* **Set of tasks**:
- A) Can you summarize the Nu Deco Ensemble concert review in two sentences?
- B) Could you carry the Nu Deco Ensemble concert review forward from its final sentence?

* **Document excerpt**:
╔══
Nu Deco Ensemble serves up a fizzing mix from Bernstein to Kraftwerk

By Lawrence Budmen

Jacomo Bairos conducted the Nu Deco Ensemble Friday night at The Light Box in Wynwood.

Jacomo Bairos conducted the Nu Deco Ensemble Friday night at The Light Box in Wynwood.

The Nu Deco Ensemble has carved out a unique niche for programming music by emerging contemporary composers and cross-genre collaborations with artists who combine pop and classical elements.

In less than two years since its first concert, the orchestra consistently draws the most youthful and multicultural audience of any concert organization in South Florida. On Friday night at the Light Box in Wynwood, conductor Jacomo Bairos led two premieres and further explored the intimate venue’s video possibilities in tandem with live music making.

The program opened with an American classic – the Overture to Candide by Leonard Bernstein. Sixty years ago this month Bernstein’s operetta opened on Broadway. The show was a flop, running only two months, but Bernstein’s score has achieved cult status and the overture has become a concert staple . . . and for good reason. Is there any better high spirited, chase-the-blues-away opener this side of Rossini? Bairos led a new chamber arrangement by co-artistic director Sam Hyken and this smart reduction preserved Bernstein’s inspired melodies while making individual instrumental details transparent and audible. The rich sound of the orchestra’s violas and cellos stood out in a crisply articulated reading.

Prelude in F by Jorge Mejia, president of Sony Music Latin America and a Nu Deco board member, offered a lively four minutes of Carlos Chavez-like bustle. The composer played the busy keyboard line.

Murder Ballads by Bryce Dessner is scored for violin, cello, flute, clarinet, bass clarinet, piano and percussion. The Academy Award-winning composer of the film score for The Revenant, Dessner originally wrote the work for the contemporary music ensemble eighth blackbird. Dessner’s engaging thematic material mixes folk and jazz influences. Only the menacing aura of a repetitive figure played by flute and cello suggests the score’s title. In four sections lasting just over ten minutes, the compact work is skillfully conceived and does not overstay its welcome. Playing without a conductor, the players gave Dessner’s work their all.
╚══
* **Rows**:
╔══
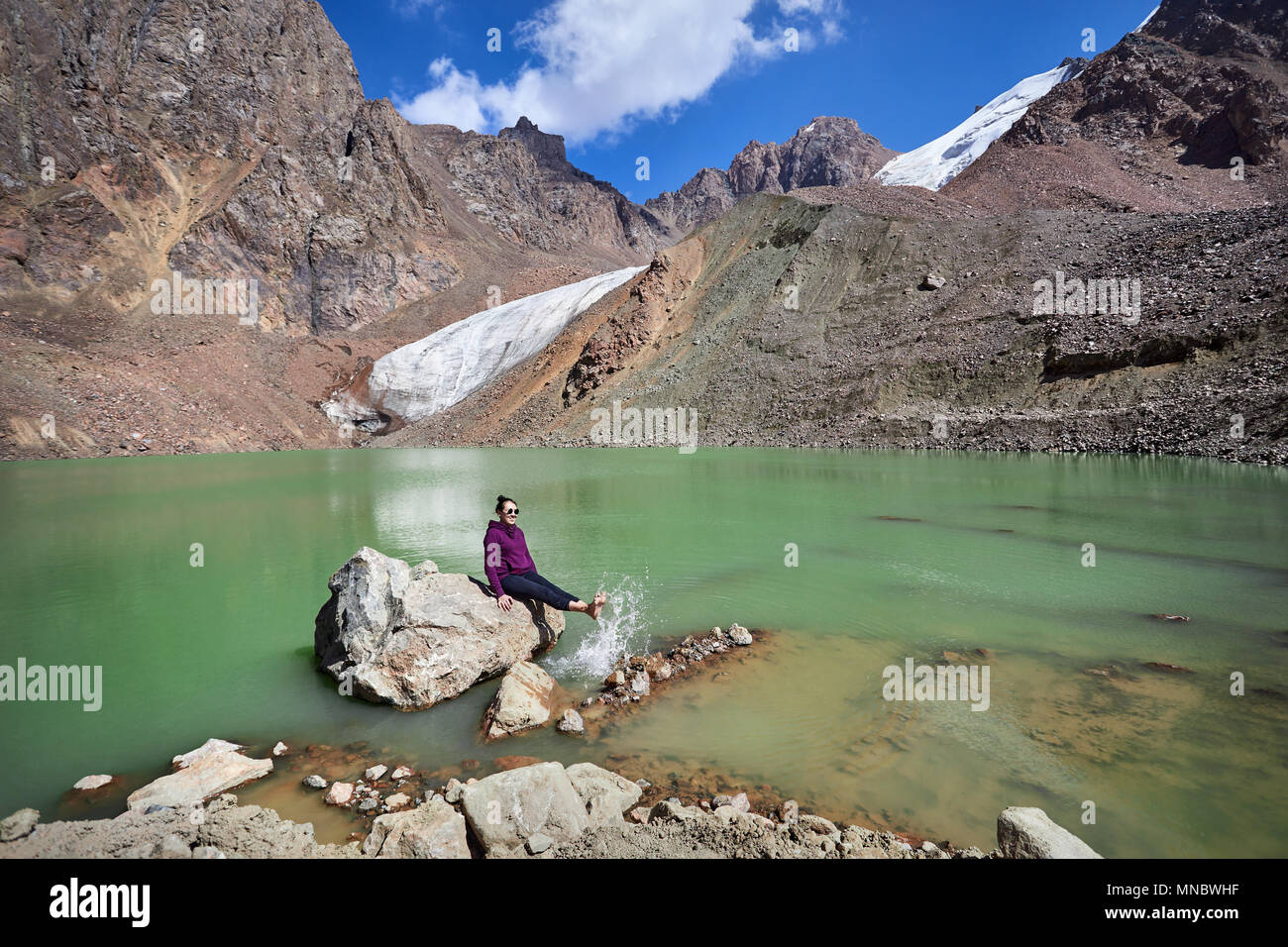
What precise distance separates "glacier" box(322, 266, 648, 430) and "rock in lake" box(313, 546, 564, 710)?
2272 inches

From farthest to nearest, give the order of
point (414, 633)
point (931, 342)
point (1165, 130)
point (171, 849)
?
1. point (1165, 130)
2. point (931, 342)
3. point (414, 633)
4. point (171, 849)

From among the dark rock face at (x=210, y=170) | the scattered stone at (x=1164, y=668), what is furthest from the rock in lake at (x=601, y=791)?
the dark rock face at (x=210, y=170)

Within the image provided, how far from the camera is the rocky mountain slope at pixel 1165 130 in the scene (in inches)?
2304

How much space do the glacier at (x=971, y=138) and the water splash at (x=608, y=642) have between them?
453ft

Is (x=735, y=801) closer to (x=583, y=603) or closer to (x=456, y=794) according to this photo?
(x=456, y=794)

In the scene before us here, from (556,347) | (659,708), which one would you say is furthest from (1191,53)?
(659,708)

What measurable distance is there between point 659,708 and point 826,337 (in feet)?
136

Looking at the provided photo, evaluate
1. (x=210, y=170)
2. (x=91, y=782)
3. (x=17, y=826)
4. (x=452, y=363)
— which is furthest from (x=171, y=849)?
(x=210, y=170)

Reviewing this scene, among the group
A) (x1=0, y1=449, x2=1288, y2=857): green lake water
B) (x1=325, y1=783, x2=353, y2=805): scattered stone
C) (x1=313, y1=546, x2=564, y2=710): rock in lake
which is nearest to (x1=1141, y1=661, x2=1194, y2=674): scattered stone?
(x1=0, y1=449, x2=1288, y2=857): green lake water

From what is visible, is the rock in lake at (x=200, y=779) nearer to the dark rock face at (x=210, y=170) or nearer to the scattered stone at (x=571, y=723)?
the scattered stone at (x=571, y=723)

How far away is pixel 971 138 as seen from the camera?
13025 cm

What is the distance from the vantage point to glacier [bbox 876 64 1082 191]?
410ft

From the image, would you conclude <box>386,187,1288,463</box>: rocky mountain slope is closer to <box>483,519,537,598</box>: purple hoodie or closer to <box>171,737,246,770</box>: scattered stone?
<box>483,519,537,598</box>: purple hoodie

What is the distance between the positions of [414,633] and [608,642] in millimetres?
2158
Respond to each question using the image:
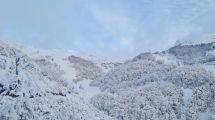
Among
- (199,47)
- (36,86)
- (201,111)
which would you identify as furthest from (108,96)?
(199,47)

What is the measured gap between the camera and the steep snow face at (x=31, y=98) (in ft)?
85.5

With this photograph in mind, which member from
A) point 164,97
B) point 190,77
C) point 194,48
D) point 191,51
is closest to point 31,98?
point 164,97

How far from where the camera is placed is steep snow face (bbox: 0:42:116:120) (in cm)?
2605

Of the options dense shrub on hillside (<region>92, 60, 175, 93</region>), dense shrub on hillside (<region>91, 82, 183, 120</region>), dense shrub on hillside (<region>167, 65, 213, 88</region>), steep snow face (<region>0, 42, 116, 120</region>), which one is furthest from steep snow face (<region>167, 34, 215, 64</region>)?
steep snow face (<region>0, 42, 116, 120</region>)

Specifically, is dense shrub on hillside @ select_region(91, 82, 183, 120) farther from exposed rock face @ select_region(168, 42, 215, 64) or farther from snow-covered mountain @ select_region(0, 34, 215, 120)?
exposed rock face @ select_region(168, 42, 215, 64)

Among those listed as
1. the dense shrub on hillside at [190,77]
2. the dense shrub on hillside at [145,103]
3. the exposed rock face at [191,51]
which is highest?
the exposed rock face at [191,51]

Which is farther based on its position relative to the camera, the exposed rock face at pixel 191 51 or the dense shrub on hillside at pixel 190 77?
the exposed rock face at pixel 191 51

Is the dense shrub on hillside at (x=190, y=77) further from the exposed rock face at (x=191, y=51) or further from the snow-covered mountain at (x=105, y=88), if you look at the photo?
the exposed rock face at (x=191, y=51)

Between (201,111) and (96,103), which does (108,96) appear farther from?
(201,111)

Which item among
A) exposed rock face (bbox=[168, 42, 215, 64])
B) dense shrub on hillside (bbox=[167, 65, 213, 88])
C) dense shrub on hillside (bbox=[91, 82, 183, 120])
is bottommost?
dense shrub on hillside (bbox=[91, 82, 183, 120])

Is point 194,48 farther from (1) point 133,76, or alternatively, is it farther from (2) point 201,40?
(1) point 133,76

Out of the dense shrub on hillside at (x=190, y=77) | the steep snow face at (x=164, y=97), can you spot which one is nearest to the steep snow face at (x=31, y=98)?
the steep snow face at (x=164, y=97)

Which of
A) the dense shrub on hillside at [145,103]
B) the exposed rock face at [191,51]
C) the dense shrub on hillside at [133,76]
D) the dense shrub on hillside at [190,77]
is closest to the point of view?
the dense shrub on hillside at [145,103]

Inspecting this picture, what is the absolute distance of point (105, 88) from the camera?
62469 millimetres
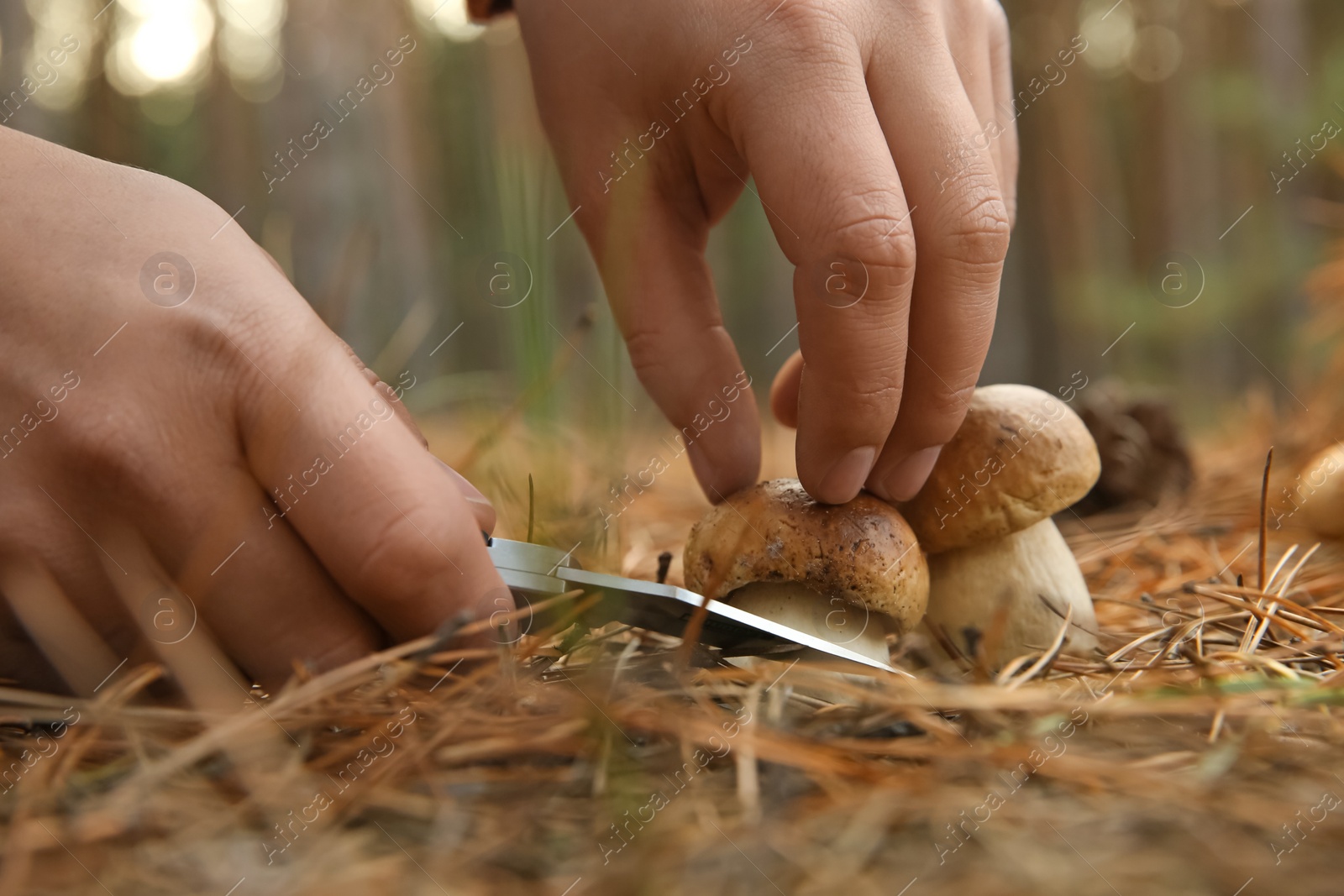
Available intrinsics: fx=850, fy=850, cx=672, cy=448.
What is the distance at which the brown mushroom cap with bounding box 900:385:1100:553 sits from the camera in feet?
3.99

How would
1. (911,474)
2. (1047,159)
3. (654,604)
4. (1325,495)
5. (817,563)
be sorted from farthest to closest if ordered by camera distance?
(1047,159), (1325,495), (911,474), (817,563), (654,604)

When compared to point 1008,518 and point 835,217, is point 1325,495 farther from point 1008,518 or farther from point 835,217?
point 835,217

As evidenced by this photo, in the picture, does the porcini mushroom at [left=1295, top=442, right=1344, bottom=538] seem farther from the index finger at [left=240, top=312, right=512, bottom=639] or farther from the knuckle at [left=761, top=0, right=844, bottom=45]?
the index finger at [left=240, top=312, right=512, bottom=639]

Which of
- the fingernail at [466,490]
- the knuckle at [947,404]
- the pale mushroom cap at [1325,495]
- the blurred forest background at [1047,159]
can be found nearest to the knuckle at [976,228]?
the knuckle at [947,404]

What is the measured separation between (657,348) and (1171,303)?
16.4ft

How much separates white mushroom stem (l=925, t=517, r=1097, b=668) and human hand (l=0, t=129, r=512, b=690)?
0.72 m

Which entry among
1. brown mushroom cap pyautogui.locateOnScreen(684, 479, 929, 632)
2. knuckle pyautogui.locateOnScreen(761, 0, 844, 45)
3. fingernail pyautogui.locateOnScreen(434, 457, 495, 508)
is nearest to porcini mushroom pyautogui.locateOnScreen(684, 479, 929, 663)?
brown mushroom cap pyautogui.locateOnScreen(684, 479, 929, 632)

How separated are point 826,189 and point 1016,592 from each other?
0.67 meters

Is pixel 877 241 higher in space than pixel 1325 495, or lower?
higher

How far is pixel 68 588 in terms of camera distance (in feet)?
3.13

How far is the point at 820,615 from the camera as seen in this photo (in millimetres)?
╚══
* **Final results**:
- A) The Nu Deco Ensemble, known for programming emerging contemporary composers and cross-genre collaborations, performed Friday night at the Light Box in Wynwood under conductor Jacomo Bairos. The program included Bernstein's Overture to Candide in a new chamber arrangement by Sam Hyken, Jorge Mejia's Prelude in F with the composer at the keyboard, and Bryce Dessner's Murder Ballads, which the players performed without a conductor.

- B)
Last season Nu Deco’s performance of Ricardo Romaneiro’s Strata was an envelope-pushing combination of electronics, traditional and populist genres, tossed off with considerable panache. Romaneiro’s new Digital City is both more and less ambitious. With 3D surround video by Romaneiro’s partner Christian Hannon, the work conjures up a busy urban landscape. Sounds of Miami transit are incorporated into the electronics, and Hannon’s rapid patterns of light were certainly eye-filling. With the composer literally swerving to his music at the console, the score was very loud although its ending fades to quietness. While it definitely made an entertaining barrage of audio and video, the work lacked the wild inventiveness of Strata. It was given a first-rate debut with clear images and high-octane playing.

Singer-composer Kishi Bashi was the featured performer on the program’s second half. A folk-pop singer who loops his own instrumentals (which he controlled with a foot pedal), Bashi has a penchant for odd song titles like “In Fantasia” (about vampires) and “Atticus in the Desert.” He writes flowing rhapsodic melodies and his orchestral charts were quite lush and expansive. His violin and piano work were similarly more creative than the average folk band arrangements. Mike Savino from the group Tall Tall Trees provided backup vocals and banjo and percussive licks. Bashi is a fresh voice in the pop crossover world.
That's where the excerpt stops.